┌──

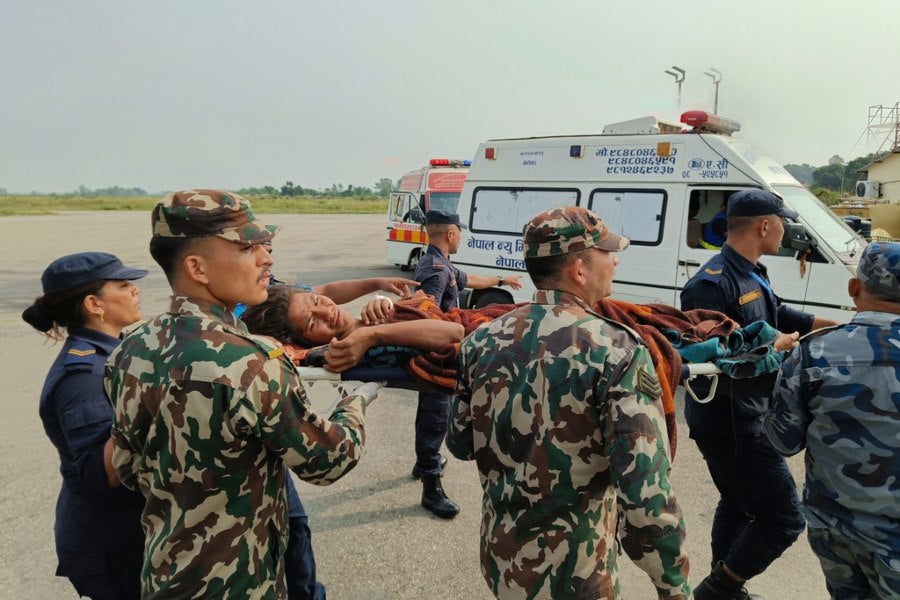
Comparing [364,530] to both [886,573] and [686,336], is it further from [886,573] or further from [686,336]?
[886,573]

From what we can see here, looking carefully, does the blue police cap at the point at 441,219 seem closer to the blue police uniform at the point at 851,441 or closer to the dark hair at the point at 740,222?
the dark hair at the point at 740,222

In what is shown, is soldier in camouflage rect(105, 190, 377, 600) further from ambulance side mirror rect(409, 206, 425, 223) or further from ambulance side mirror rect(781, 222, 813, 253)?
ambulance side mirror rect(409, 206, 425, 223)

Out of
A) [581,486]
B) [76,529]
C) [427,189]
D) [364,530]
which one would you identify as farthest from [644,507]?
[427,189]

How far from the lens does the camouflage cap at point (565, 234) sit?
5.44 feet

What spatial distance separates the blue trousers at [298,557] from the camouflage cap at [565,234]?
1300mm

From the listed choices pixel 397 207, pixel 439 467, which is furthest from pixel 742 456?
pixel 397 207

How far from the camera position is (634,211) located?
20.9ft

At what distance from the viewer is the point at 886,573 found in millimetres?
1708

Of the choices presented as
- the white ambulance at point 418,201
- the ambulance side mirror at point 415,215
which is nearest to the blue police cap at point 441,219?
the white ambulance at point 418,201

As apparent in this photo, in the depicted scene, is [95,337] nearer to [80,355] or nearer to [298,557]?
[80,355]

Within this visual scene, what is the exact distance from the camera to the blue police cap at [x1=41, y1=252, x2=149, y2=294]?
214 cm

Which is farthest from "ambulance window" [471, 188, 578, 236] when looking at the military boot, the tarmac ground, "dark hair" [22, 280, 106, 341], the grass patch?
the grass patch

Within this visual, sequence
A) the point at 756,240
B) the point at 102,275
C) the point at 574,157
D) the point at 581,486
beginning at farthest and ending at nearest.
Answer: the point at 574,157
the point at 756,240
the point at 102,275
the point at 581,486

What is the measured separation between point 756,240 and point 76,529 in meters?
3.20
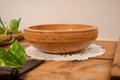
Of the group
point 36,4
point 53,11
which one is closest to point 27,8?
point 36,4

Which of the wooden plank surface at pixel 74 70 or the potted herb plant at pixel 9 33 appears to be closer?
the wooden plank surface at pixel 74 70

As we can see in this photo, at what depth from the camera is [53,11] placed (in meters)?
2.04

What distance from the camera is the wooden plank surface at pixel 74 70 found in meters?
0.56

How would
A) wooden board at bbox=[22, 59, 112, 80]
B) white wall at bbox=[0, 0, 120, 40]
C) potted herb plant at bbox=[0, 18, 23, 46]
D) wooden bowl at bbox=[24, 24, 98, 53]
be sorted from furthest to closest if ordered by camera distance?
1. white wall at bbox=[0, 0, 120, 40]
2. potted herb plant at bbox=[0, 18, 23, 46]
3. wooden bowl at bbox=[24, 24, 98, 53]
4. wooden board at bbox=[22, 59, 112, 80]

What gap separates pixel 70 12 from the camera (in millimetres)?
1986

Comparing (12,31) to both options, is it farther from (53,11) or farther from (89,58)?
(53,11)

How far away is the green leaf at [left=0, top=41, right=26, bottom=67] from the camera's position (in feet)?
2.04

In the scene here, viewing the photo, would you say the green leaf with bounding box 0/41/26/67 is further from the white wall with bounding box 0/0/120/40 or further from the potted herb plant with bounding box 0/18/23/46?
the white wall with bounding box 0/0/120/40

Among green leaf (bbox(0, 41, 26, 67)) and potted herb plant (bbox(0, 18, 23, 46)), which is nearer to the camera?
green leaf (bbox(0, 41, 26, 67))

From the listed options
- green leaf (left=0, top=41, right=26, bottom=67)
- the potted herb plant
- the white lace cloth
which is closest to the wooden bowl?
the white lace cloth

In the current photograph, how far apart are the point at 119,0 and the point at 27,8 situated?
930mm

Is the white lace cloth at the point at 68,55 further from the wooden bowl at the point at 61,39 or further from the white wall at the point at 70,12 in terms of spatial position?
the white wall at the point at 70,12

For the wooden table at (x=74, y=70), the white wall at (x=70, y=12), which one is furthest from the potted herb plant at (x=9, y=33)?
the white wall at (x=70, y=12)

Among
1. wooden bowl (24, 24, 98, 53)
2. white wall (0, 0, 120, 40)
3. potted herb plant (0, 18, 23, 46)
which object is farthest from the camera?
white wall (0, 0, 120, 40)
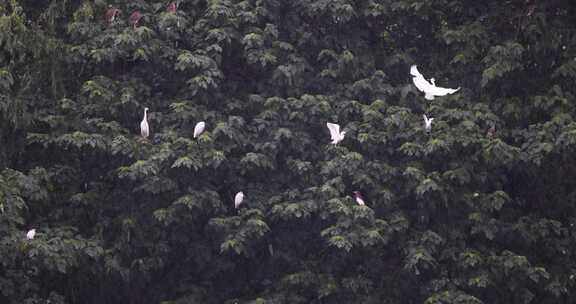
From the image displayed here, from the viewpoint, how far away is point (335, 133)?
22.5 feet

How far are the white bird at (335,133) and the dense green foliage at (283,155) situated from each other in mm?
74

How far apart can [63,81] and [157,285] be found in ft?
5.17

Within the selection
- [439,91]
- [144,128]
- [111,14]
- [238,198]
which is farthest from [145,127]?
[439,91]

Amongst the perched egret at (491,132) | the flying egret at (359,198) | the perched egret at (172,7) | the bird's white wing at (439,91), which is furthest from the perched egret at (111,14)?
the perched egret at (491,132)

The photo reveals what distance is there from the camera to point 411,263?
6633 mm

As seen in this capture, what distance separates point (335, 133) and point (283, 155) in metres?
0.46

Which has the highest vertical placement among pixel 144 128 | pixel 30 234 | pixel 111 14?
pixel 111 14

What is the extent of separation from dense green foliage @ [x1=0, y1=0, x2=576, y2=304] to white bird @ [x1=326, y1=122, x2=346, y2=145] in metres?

└──

Restate the whole of the material word for word without the pictures.

→ TASK OUTPUT
Comparing [364,530] to both [886,573] and [686,336], is it further from [886,573] or further from [686,336]?
[886,573]

From what we can see here, looking carefully, does the blue police cap at the point at 441,219 seem closer to the blue police uniform at the point at 851,441 or closer to the dark hair at the point at 740,222?
the dark hair at the point at 740,222

In what is shown, is soldier in camouflage rect(105, 190, 377, 600) further from ambulance side mirror rect(409, 206, 425, 223) or further from ambulance side mirror rect(781, 222, 813, 253)?
ambulance side mirror rect(409, 206, 425, 223)

Out of
A) [581,486]
B) [76,529]
C) [427,189]
D) [364,530]
which one would you identify as farthest from [644,507]?
[427,189]

How far from the lens does the camouflage cap at point (565, 234) sit?
5.44 feet

What spatial distance separates the blue trousers at [298,557] from the camouflage cap at [565,234]?
1300mm

From the listed choices pixel 397 207, pixel 439 467, which is furthest from pixel 742 456?
pixel 397 207

How far from the camera position is (634,211) located?
20.9ft

At what distance from the viewer is the point at 886,573 found in millimetres?
1708

Of the choices presented as
- the white ambulance at point 418,201
- the ambulance side mirror at point 415,215
which is nearest to the blue police cap at point 441,219?
the white ambulance at point 418,201

As apparent in this photo, in the depicted scene, is [95,337] nearer to [80,355] or nearer to [298,557]?
[80,355]

Within this visual scene, what is the exact distance from the camera to the blue police cap at [x1=41, y1=252, x2=149, y2=294]?
214 cm

Which is farthest from "ambulance window" [471, 188, 578, 236] when looking at the military boot, the tarmac ground, "dark hair" [22, 280, 106, 341], the grass patch?
the grass patch

Within this visual, sequence
A) the point at 756,240
B) the point at 102,275
C) the point at 574,157
D) the point at 581,486
beginning at farthest and ending at nearest.
Answer: the point at 574,157
the point at 756,240
the point at 102,275
the point at 581,486

What is the measured separation between point 756,240 and point 76,529 in meters?
3.20
Of the group
point 36,4
point 53,11
which one is closest to point 27,8?
point 36,4

Which of the wooden plank surface at pixel 74 70 or the potted herb plant at pixel 9 33 appears to be closer?
the wooden plank surface at pixel 74 70

As we can see in this photo, at what depth from the camera is [53,11] placed (in meters)?
2.04

What distance from the camera is the wooden plank surface at pixel 74 70 found in meters?
0.56

How would
A) wooden board at bbox=[22, 59, 112, 80]
B) white wall at bbox=[0, 0, 120, 40]
C) potted herb plant at bbox=[0, 18, 23, 46]
D) wooden bowl at bbox=[24, 24, 98, 53]
be sorted from furthest to closest if ordered by camera distance?
1. white wall at bbox=[0, 0, 120, 40]
2. potted herb plant at bbox=[0, 18, 23, 46]
3. wooden bowl at bbox=[24, 24, 98, 53]
4. wooden board at bbox=[22, 59, 112, 80]

What gap separates pixel 70 12 from the camera (in millimetres)?
1986

Comparing (12,31) to both options, is it farther from (53,11) or farther from (89,58)?
(53,11)

How far away is the green leaf at [left=0, top=41, right=26, bottom=67] from the camera's position (in feet)?
2.04

In the scene here, viewing the photo, would you say the green leaf with bounding box 0/41/26/67 is further from the white wall with bounding box 0/0/120/40 or further from the potted herb plant with bounding box 0/18/23/46?
the white wall with bounding box 0/0/120/40

Among green leaf (bbox(0, 41, 26, 67)) and potted herb plant (bbox(0, 18, 23, 46)), which is nearer to the camera?
green leaf (bbox(0, 41, 26, 67))

From the listed options
- green leaf (left=0, top=41, right=26, bottom=67)
- the potted herb plant
- the white lace cloth
which is closest to the wooden bowl?
the white lace cloth

In the current photograph, how far apart are the point at 119,0 and the point at 27,8 situated?
930mm

Is the white lace cloth at the point at 68,55 further from the wooden bowl at the point at 61,39 or further from the white wall at the point at 70,12 in terms of spatial position?
the white wall at the point at 70,12

For the wooden table at (x=74, y=70), the white wall at (x=70, y=12), which one is furthest from the potted herb plant at (x=9, y=33)?
the white wall at (x=70, y=12)

Among
1. wooden bowl (24, 24, 98, 53)
2. white wall (0, 0, 120, 40)
3. potted herb plant (0, 18, 23, 46)
which object is farthest from the camera?
white wall (0, 0, 120, 40)
From the image displayed here, from the viewpoint, how far away is point (335, 133)?
22.5 feet

How far are the white bird at (335,133) and the dense green foliage at (283,155) situated from each other in mm?
74

How far apart can [63,81] and [157,285] be found in ft?
5.17

Within the selection
- [439,91]
- [144,128]
- [111,14]
- [238,198]
which is farthest from [145,127]?
[439,91]

Amongst the perched egret at (491,132) | the flying egret at (359,198) | the perched egret at (172,7) | the bird's white wing at (439,91), which is furthest from the perched egret at (111,14)?
the perched egret at (491,132)

The photo reveals what distance is there from the camera to point 411,263?
6633 mm

As seen in this capture, what distance separates point (335, 133) and point (283, 155) in metres?
0.46

Which has the highest vertical placement among pixel 144 128 | pixel 30 234 | pixel 111 14?
pixel 111 14

What is the extent of separation from dense green foliage @ [x1=0, y1=0, x2=576, y2=304] to white bird @ [x1=326, y1=122, x2=346, y2=145] in metres?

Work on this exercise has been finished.